The Grammy winner revealed in a November 2018 cover story for Complex that Drake had a hand in his decision to kick alcohol. “I was doing a show with Dave Chappelle, and Drake was in the audience. Drake came up, he said hello. And I hadn’t seen him since his birthday,” he recalled. “He reminded me — well, he didn’t really remind me, he told me for the first time ‘cause I was pretty far gone, it was the last night I had ever had a drink — that when I said goodbye to him, and was about to leave the club and go into the street, I put my arms out in front of him and I said, ‘Remember me, and remember this,’ and just walked out.”

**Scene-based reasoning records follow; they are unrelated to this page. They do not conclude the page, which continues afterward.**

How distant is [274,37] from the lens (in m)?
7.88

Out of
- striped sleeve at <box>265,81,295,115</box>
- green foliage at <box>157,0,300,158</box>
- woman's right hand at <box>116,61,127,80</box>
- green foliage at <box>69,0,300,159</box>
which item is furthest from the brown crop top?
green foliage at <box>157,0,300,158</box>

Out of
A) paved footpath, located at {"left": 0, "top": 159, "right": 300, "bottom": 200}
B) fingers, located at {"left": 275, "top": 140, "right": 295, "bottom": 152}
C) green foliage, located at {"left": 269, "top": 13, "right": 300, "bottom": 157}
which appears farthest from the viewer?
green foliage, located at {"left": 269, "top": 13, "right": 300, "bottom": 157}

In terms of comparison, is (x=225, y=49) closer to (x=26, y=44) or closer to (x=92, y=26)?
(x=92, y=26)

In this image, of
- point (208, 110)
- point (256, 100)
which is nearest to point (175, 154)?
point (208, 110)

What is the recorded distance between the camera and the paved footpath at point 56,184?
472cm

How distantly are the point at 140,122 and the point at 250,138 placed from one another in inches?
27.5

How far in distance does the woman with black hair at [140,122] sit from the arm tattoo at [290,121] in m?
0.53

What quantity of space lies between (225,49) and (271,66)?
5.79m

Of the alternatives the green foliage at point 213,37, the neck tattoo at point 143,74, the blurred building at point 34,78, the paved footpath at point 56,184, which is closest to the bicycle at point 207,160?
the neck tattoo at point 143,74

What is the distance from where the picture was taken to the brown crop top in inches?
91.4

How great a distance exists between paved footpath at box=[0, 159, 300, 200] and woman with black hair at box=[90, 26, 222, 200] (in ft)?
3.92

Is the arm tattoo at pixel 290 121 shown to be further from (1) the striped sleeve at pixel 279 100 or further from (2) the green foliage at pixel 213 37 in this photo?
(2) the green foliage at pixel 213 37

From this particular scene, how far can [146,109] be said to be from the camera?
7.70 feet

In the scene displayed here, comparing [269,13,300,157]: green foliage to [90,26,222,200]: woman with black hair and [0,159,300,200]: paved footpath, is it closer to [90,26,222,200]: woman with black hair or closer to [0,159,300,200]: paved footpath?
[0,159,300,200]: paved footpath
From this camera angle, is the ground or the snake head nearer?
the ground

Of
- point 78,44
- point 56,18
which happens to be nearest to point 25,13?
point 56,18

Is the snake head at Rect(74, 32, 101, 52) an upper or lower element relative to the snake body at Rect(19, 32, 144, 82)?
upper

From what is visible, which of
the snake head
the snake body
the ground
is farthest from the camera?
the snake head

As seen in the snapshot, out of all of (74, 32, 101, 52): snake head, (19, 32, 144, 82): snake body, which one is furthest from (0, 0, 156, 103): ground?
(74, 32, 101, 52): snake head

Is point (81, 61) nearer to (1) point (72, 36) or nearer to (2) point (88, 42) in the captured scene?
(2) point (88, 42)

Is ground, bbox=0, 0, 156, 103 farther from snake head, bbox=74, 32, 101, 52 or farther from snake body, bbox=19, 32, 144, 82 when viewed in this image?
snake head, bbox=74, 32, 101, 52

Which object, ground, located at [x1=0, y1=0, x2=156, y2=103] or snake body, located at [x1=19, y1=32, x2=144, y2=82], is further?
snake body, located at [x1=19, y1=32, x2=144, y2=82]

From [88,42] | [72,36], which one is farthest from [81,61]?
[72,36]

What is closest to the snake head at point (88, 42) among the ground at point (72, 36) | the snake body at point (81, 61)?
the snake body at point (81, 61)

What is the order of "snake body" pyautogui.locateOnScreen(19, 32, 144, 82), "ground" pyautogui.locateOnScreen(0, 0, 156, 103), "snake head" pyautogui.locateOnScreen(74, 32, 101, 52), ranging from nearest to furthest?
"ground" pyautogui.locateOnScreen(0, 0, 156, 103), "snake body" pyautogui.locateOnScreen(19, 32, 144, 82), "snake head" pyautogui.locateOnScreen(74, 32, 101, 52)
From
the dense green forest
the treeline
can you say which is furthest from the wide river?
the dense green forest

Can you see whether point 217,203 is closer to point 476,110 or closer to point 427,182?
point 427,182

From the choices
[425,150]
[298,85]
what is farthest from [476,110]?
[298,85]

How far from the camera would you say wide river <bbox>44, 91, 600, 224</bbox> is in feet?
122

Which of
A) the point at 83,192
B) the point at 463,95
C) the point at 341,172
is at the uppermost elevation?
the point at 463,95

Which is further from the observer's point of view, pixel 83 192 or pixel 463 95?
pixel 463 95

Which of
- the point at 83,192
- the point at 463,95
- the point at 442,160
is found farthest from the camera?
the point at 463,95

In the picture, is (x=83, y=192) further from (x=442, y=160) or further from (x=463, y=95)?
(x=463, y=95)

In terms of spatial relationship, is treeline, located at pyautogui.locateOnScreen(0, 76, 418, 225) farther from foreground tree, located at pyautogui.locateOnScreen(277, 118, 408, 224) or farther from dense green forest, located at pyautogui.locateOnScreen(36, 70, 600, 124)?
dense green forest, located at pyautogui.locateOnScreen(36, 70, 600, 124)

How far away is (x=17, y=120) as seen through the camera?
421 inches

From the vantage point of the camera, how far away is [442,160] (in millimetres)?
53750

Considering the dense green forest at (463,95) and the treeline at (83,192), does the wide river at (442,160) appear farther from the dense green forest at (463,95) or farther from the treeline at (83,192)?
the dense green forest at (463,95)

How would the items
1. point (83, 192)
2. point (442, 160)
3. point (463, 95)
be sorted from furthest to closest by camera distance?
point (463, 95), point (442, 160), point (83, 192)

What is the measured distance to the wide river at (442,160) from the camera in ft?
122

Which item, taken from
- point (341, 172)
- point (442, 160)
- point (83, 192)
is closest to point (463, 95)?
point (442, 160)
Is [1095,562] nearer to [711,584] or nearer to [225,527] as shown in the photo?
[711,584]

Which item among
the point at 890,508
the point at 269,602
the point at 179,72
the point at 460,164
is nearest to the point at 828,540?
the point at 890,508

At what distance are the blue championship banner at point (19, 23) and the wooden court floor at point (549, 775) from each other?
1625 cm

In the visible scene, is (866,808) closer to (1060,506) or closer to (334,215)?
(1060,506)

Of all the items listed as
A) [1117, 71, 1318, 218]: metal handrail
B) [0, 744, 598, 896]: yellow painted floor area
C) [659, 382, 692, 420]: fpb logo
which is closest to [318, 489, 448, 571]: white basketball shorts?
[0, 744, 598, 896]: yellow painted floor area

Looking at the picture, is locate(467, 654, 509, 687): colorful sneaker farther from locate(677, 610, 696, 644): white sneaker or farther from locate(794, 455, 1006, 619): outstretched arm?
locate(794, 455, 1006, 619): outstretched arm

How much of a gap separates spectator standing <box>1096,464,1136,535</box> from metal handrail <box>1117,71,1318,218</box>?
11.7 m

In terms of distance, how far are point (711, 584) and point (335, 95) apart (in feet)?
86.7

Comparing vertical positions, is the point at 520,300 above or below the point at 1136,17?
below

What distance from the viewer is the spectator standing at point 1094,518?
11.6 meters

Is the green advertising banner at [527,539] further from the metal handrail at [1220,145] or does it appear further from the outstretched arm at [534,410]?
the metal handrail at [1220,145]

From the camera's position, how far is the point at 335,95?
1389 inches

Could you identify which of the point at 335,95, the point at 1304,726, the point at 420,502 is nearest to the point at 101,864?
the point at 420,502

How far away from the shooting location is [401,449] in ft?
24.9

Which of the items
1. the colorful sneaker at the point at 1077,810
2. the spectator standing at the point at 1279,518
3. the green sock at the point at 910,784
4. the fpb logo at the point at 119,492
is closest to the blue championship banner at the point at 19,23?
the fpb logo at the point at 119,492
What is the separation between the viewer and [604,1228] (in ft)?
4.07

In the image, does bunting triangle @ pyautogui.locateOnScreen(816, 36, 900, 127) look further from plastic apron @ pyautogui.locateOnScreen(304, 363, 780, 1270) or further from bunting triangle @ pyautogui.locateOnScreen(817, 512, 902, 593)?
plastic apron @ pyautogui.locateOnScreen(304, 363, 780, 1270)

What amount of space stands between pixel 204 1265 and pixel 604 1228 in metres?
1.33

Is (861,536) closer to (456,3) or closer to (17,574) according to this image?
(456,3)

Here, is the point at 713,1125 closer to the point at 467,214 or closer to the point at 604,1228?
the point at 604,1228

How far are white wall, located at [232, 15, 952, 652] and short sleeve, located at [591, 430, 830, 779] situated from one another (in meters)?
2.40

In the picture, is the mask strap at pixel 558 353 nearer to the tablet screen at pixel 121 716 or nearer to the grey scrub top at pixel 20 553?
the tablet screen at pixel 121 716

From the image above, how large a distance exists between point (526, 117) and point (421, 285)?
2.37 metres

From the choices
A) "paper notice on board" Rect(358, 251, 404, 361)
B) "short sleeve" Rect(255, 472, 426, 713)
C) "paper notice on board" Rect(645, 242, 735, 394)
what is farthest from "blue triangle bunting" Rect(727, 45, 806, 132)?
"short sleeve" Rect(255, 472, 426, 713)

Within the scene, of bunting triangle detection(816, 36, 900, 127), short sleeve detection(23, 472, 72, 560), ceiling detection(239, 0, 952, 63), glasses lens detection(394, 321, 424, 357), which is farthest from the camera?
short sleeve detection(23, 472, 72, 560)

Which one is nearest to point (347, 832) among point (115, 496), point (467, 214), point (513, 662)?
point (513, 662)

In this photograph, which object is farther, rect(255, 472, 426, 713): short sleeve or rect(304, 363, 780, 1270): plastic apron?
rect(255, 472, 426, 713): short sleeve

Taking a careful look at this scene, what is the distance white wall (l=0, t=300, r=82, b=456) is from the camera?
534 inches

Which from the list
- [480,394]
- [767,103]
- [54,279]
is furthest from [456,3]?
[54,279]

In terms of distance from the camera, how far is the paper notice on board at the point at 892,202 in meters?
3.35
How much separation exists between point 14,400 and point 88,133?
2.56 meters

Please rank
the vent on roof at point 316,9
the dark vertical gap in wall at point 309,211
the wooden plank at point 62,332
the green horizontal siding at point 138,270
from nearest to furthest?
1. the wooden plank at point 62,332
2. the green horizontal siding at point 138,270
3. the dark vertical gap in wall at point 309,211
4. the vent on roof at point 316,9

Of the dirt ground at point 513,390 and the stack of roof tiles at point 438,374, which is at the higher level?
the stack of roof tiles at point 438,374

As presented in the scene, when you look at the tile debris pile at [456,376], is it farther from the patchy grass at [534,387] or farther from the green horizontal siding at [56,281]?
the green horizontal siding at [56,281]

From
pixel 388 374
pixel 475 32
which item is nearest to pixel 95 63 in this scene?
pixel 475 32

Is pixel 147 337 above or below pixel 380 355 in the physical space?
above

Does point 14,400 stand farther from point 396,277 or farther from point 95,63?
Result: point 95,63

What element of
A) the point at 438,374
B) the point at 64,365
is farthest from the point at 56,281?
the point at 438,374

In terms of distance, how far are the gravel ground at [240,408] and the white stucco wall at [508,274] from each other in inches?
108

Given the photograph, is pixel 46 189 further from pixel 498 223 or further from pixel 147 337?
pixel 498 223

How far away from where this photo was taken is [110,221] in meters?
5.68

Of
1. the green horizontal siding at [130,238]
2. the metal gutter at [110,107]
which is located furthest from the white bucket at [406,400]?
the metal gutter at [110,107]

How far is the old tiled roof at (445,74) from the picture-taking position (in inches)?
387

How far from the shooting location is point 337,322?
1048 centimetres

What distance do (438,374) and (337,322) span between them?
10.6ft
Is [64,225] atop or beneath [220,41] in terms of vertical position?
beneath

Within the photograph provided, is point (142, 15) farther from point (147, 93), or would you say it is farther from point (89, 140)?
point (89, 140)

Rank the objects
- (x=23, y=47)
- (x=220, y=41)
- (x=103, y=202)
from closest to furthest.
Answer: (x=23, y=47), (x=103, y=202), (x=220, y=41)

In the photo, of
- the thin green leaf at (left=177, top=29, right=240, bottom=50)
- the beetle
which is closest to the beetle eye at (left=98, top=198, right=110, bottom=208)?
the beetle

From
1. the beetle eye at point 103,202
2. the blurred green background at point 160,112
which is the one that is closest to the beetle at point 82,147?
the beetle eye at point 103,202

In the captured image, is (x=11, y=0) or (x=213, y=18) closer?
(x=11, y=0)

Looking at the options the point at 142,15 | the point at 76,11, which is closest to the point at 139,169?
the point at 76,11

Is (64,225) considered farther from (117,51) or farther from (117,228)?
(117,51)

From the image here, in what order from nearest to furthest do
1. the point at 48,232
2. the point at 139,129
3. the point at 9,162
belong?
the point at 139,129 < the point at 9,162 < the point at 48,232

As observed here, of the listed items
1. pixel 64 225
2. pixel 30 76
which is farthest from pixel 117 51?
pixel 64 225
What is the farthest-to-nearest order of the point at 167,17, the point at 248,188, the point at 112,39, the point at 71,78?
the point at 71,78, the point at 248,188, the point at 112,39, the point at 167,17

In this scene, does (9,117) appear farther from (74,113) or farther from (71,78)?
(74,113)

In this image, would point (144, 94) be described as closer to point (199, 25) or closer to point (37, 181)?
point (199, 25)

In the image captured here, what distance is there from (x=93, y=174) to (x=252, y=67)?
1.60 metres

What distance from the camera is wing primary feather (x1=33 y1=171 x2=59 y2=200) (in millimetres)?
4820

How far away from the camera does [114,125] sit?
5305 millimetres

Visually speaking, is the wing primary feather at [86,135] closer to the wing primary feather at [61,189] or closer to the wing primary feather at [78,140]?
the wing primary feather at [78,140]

Mayer admitted that he later found out what he said was not as bad as he thought. However, he suffered from a six-day hangover following the October 2016 party. “I looked out the window and I went, ‘OK, John, what percentage of your potential would you like to have? Because if you say you’d like 60, and you’d like to spend the other 40 having fun, that’s fine,’” he said. “’But what percentage of what is available to you would you like to make happen? There’s no wrong answer. What is it?’ I went, ‘100.’”

The “Gravity” crooner divulged to Rolling Stone in June 2017 that instead of drinking, he took up smoking weed. “I never had a serious issue with [alcohol], but I remember looking around going, ‘This feels rigged. I’m taking a break,’” he told the magazine at the time. “There’s never an amount that I felt like I was succeeding at life. It always felt wrong.”